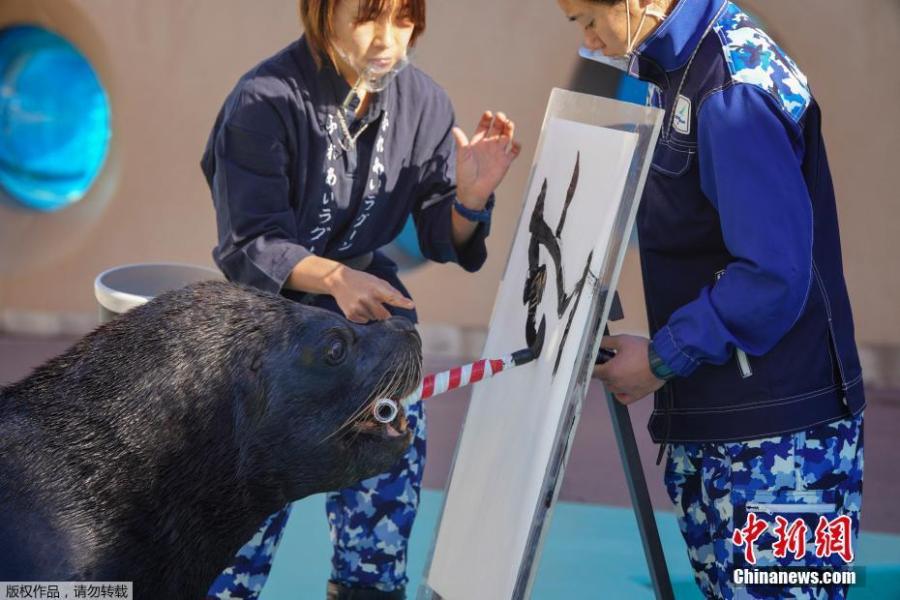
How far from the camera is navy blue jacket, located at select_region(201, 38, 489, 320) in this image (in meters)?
2.50

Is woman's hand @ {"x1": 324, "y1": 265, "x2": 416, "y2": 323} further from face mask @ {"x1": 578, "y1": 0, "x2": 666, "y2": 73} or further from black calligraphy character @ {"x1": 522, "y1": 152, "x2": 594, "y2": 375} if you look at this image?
face mask @ {"x1": 578, "y1": 0, "x2": 666, "y2": 73}

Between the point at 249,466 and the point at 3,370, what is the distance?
4055 mm

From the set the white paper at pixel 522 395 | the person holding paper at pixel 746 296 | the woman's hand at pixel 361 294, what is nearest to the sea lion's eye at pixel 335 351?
the woman's hand at pixel 361 294

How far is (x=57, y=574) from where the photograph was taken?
1814 millimetres

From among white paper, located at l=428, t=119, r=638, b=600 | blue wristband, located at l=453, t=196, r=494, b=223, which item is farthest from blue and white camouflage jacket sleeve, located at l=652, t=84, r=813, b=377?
blue wristband, located at l=453, t=196, r=494, b=223

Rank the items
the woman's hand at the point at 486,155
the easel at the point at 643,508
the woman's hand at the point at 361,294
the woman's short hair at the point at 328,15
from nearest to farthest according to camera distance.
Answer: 1. the easel at the point at 643,508
2. the woman's hand at the point at 361,294
3. the woman's short hair at the point at 328,15
4. the woman's hand at the point at 486,155

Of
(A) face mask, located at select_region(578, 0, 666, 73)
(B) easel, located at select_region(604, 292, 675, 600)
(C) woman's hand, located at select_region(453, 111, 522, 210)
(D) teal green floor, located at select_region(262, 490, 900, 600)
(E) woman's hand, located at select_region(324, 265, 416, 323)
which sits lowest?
(D) teal green floor, located at select_region(262, 490, 900, 600)

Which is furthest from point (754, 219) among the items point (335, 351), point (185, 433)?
point (185, 433)

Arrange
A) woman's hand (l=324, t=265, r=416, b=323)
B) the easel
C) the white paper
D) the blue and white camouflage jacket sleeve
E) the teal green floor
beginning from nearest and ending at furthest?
the blue and white camouflage jacket sleeve < the white paper < the easel < woman's hand (l=324, t=265, r=416, b=323) < the teal green floor

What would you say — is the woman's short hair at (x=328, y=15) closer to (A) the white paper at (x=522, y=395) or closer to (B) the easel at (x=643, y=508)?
(A) the white paper at (x=522, y=395)

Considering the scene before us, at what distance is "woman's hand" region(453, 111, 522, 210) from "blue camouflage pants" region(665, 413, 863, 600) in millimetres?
916

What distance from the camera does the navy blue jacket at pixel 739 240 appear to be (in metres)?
1.85

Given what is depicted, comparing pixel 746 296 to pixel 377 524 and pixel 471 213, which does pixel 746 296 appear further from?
pixel 377 524

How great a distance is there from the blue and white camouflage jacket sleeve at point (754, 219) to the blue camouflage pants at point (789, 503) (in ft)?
0.75
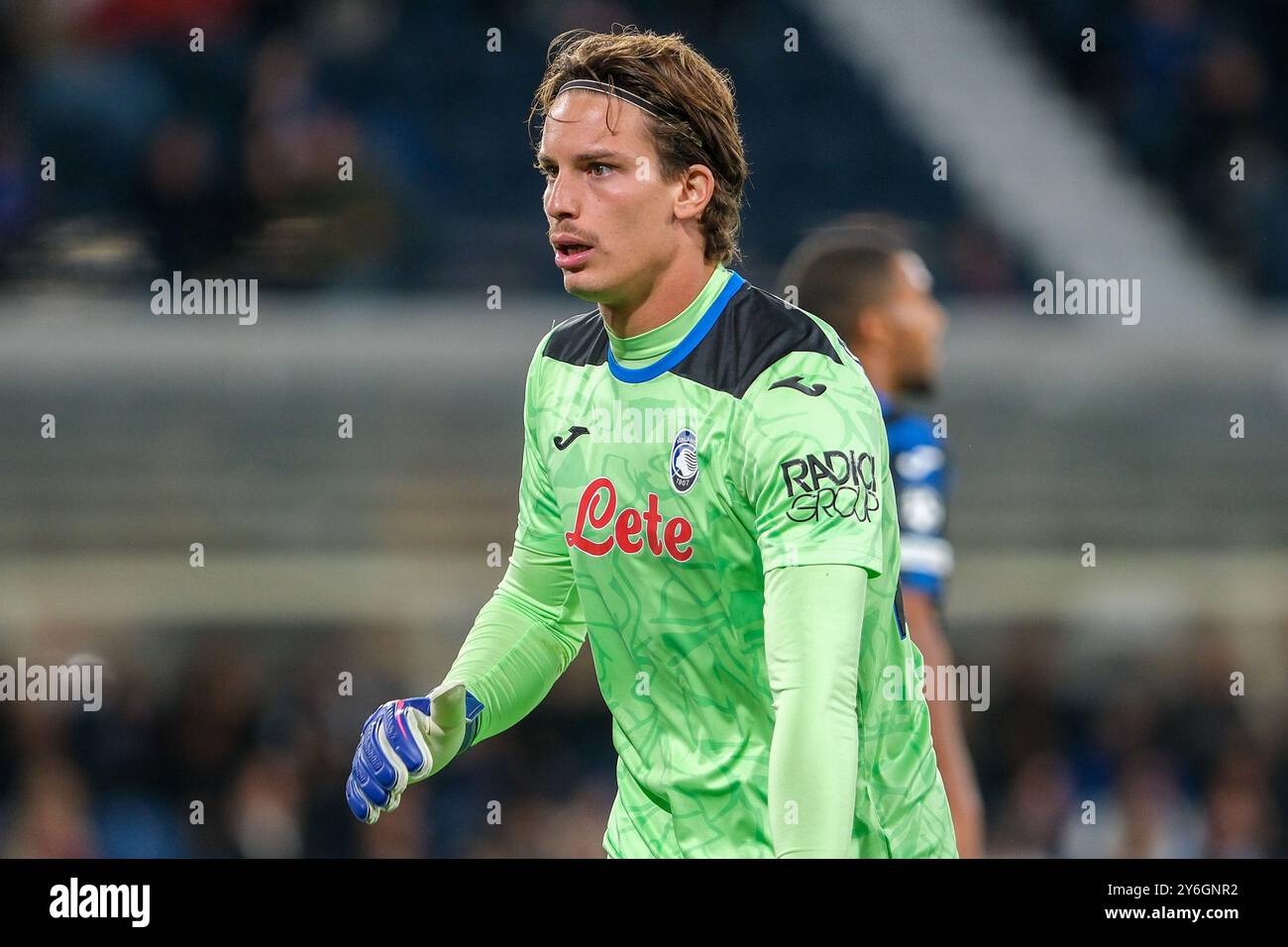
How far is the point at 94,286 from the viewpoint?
7520 mm

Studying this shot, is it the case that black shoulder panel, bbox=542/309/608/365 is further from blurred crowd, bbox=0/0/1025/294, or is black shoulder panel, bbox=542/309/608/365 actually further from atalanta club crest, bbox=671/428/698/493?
blurred crowd, bbox=0/0/1025/294

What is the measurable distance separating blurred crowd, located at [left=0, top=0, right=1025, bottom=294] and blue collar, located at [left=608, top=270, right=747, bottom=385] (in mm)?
4505

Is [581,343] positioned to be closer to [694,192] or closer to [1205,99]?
[694,192]

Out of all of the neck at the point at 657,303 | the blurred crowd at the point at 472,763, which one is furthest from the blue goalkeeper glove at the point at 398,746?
the blurred crowd at the point at 472,763

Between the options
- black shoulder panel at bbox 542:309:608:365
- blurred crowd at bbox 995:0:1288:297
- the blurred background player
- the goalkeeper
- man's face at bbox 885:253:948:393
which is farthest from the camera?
blurred crowd at bbox 995:0:1288:297

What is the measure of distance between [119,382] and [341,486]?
1014 millimetres

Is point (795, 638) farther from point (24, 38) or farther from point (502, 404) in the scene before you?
point (24, 38)

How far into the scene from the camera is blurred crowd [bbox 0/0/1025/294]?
25.1 ft

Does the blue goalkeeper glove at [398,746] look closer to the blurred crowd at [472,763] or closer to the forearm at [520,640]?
the forearm at [520,640]

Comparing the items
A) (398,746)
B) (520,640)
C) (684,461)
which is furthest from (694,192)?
(398,746)

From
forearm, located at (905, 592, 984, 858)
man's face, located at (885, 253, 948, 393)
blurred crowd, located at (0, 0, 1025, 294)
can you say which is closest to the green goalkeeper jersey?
forearm, located at (905, 592, 984, 858)

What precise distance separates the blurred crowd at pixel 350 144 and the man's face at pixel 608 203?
4533mm

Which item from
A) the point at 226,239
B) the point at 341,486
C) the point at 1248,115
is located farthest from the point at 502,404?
the point at 1248,115
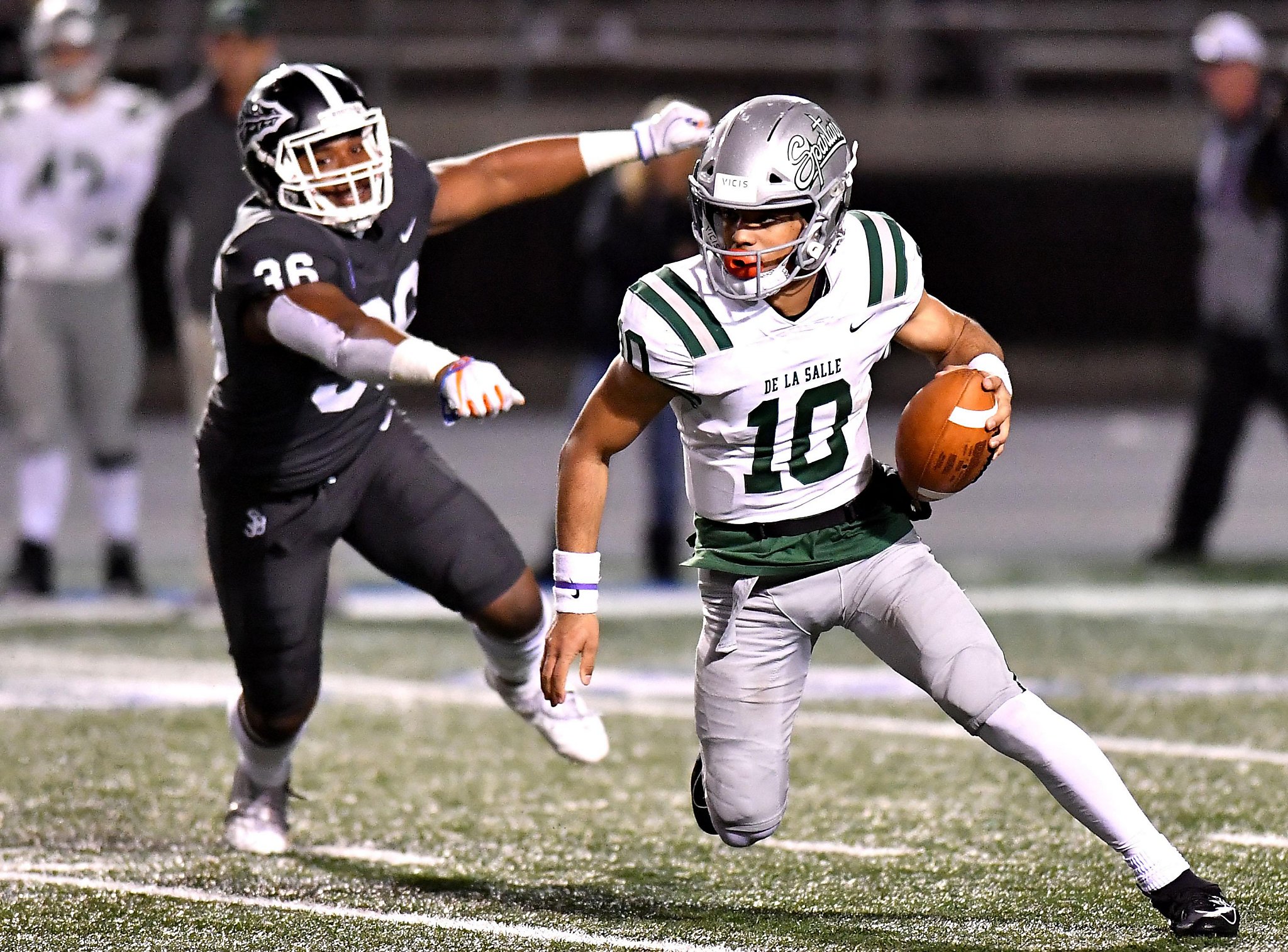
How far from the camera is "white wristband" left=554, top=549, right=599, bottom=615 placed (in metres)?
3.54

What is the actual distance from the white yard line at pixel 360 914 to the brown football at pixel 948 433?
0.88 meters

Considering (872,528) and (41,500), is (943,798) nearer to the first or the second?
(872,528)

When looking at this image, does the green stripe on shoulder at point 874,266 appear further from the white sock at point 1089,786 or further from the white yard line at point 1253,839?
the white yard line at point 1253,839

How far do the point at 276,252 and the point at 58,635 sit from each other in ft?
10.8

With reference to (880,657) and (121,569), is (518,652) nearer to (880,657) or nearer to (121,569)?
(880,657)

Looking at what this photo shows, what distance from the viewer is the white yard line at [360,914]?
3.45 meters

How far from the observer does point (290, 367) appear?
4031 mm

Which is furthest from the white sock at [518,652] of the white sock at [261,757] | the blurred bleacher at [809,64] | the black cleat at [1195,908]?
the blurred bleacher at [809,64]

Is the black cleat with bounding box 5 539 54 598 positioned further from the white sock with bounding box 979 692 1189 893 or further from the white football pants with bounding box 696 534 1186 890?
the white sock with bounding box 979 692 1189 893

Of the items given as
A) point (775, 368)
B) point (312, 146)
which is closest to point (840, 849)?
point (775, 368)

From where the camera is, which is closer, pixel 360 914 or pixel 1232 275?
pixel 360 914

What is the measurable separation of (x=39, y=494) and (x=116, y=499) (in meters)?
0.27

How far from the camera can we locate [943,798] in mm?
4574

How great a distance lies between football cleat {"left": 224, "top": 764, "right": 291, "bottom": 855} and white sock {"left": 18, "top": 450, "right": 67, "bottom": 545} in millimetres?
3442
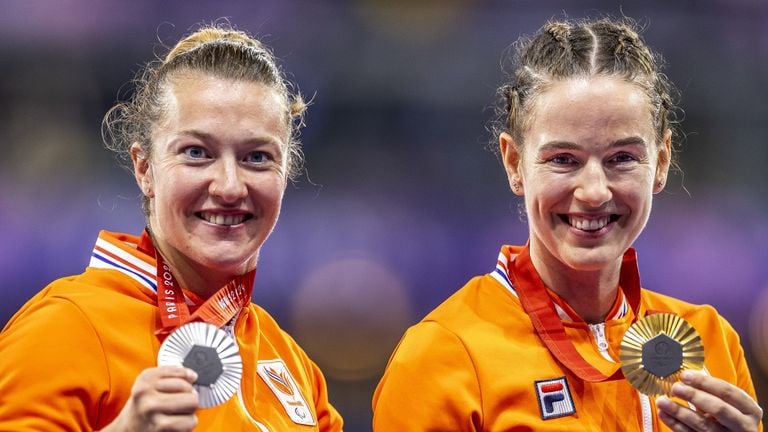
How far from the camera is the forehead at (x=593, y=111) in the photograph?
2.54m

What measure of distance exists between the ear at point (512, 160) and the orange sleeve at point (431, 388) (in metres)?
0.46

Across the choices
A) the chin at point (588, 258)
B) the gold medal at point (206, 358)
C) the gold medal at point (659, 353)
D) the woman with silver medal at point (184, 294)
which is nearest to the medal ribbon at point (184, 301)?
the woman with silver medal at point (184, 294)

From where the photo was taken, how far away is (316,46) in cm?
577

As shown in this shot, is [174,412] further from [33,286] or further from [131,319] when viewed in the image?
[33,286]

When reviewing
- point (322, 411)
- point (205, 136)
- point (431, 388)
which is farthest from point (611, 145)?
point (322, 411)

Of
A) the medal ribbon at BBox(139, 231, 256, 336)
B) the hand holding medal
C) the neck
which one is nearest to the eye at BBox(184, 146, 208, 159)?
the medal ribbon at BBox(139, 231, 256, 336)

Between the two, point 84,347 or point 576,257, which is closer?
point 84,347

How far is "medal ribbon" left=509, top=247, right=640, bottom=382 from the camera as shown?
2.52 m

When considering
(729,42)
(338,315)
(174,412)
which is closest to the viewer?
(174,412)

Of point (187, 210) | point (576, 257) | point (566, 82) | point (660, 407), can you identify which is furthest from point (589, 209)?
point (187, 210)

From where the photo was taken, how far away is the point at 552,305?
8.72 ft

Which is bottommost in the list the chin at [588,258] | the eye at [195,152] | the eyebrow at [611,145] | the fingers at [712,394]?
the fingers at [712,394]

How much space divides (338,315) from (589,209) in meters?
3.03

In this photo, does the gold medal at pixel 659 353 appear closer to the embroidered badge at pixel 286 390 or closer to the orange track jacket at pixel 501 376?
the orange track jacket at pixel 501 376
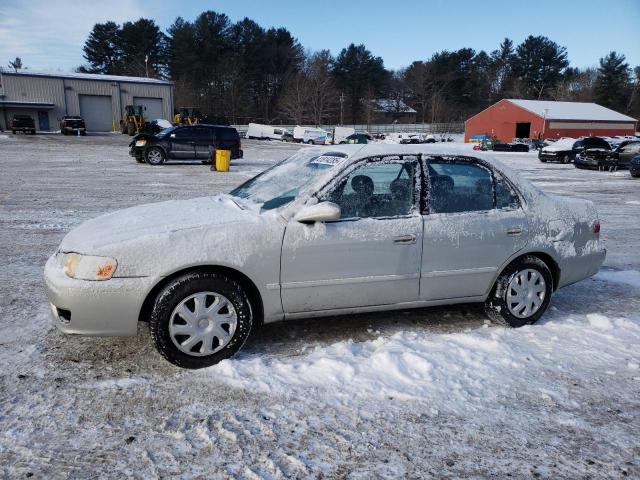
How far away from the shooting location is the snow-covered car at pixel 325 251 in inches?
133

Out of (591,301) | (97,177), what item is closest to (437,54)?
(97,177)

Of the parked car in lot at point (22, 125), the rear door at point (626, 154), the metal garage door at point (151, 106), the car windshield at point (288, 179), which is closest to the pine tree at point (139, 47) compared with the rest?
the metal garage door at point (151, 106)

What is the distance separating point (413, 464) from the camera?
262 cm

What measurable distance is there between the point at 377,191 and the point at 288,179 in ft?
2.56

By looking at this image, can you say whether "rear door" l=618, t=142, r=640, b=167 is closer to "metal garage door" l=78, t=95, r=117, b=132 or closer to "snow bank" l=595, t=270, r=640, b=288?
"snow bank" l=595, t=270, r=640, b=288

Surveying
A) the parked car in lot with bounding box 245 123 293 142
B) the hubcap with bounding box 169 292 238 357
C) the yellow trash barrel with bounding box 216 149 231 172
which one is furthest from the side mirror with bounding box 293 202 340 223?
the parked car in lot with bounding box 245 123 293 142

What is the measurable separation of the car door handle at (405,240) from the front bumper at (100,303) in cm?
178

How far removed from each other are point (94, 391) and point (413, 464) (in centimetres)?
202

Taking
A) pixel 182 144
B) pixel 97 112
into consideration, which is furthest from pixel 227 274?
pixel 97 112

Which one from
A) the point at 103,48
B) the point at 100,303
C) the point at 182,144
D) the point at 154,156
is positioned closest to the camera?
the point at 100,303

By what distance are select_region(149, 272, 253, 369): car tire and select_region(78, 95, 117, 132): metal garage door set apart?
2206 inches

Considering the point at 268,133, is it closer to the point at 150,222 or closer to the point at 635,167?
the point at 635,167

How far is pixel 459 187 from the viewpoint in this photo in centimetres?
420

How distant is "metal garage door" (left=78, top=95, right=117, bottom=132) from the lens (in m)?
52.7
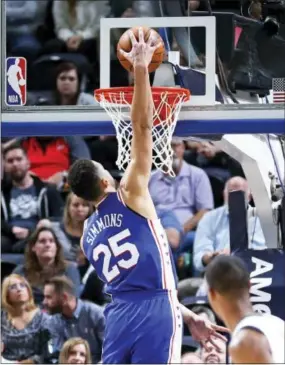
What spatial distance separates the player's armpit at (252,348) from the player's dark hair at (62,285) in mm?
4856

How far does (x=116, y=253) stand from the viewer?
6.95 m

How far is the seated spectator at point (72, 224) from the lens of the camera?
10555 millimetres

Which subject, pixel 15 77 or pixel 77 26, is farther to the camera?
pixel 77 26

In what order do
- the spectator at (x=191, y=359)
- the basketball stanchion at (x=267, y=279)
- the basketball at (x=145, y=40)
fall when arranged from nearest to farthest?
the basketball at (x=145, y=40) < the basketball stanchion at (x=267, y=279) < the spectator at (x=191, y=359)

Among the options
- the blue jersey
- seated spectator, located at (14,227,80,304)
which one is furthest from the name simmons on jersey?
Result: seated spectator, located at (14,227,80,304)

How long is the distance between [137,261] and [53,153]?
4.42 metres

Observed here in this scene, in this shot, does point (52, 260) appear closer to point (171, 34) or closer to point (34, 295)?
point (34, 295)

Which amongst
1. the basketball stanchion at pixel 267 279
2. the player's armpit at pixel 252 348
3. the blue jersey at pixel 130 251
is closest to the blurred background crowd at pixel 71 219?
the basketball stanchion at pixel 267 279

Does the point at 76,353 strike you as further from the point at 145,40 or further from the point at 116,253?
the point at 145,40

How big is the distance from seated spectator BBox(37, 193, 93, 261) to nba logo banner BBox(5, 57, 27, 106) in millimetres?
3005

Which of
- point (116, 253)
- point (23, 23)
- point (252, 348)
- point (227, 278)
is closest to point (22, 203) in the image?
point (23, 23)

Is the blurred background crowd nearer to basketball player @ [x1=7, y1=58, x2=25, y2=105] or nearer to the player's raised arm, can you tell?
basketball player @ [x1=7, y1=58, x2=25, y2=105]

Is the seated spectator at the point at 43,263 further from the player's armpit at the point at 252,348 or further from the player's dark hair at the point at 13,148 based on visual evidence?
the player's armpit at the point at 252,348

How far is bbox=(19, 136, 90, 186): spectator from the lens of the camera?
11195 millimetres
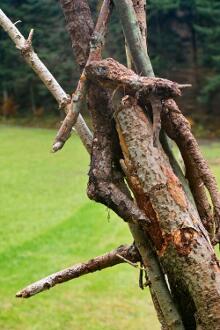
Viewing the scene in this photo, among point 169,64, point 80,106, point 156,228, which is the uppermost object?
point 80,106

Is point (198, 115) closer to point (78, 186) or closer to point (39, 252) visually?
point (78, 186)

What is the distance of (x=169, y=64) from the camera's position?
2788cm

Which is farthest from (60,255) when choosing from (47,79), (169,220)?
(169,220)

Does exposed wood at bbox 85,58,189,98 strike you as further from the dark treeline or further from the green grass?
the dark treeline

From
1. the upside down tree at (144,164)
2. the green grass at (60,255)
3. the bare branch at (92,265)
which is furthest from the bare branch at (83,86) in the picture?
the green grass at (60,255)

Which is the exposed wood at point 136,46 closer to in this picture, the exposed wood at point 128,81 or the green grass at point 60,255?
the exposed wood at point 128,81

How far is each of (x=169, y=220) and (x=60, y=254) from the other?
612cm

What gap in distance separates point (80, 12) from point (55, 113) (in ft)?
91.1

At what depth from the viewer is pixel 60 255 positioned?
27.3 feet

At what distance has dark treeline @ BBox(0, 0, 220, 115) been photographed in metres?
25.5

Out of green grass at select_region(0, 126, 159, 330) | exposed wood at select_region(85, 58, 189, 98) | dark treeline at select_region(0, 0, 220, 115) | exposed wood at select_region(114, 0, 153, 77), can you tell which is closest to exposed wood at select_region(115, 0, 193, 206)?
exposed wood at select_region(114, 0, 153, 77)

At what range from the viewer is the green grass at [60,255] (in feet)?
20.7

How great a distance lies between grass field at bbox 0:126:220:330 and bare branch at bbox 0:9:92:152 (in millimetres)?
3788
════
■ Work to complete ■
Begin with the line that contains "Viewing the scene" and set down each line exactly until the records above end, including the final line.

■ Final result ■
Viewing the scene in this photo, among point 169,64, point 80,106, point 156,228, which is the uppermost object?
point 80,106

Is point (198, 115) closer to point (78, 186) or closer to point (39, 252) visually?
point (78, 186)

What is the distance of (x=169, y=64) from the camera's position?
2788cm

Which is farthest from (60,255) when choosing from (47,79), (169,220)?
(169,220)

Does exposed wood at bbox 85,58,189,98 strike you as further from the dark treeline or further from the green grass?
the dark treeline

From
1. the upside down tree at (144,164)
2. the green grass at (60,255)
3. the bare branch at (92,265)
which is furthest from the bare branch at (83,86) in the picture?
the green grass at (60,255)

Which is the exposed wood at point 136,46 closer to in this picture, the exposed wood at point 128,81 or the green grass at point 60,255?
the exposed wood at point 128,81

How far is each of (x=169, y=220) and (x=60, y=254) from the other?
612cm

What gap in distance separates point (80, 12) from point (55, 113) (in ft)?
91.1

At what depth from the viewer is pixel 60 255 positioned?
27.3 feet

At what distance has dark treeline @ BBox(0, 0, 220, 115) been photographed in metres?
25.5

Out of green grass at select_region(0, 126, 159, 330) | exposed wood at select_region(85, 58, 189, 98) | dark treeline at select_region(0, 0, 220, 115) | exposed wood at select_region(114, 0, 153, 77), can you tell which is closest to exposed wood at select_region(115, 0, 193, 206)?
exposed wood at select_region(114, 0, 153, 77)

At what range from the viewer is the green grass at [60,255] (in feet)?
20.7

How great a distance lies between grass field at bbox 0:126:220:330 and bare branch at bbox 0:9:92:152 (in millimetres)?
3788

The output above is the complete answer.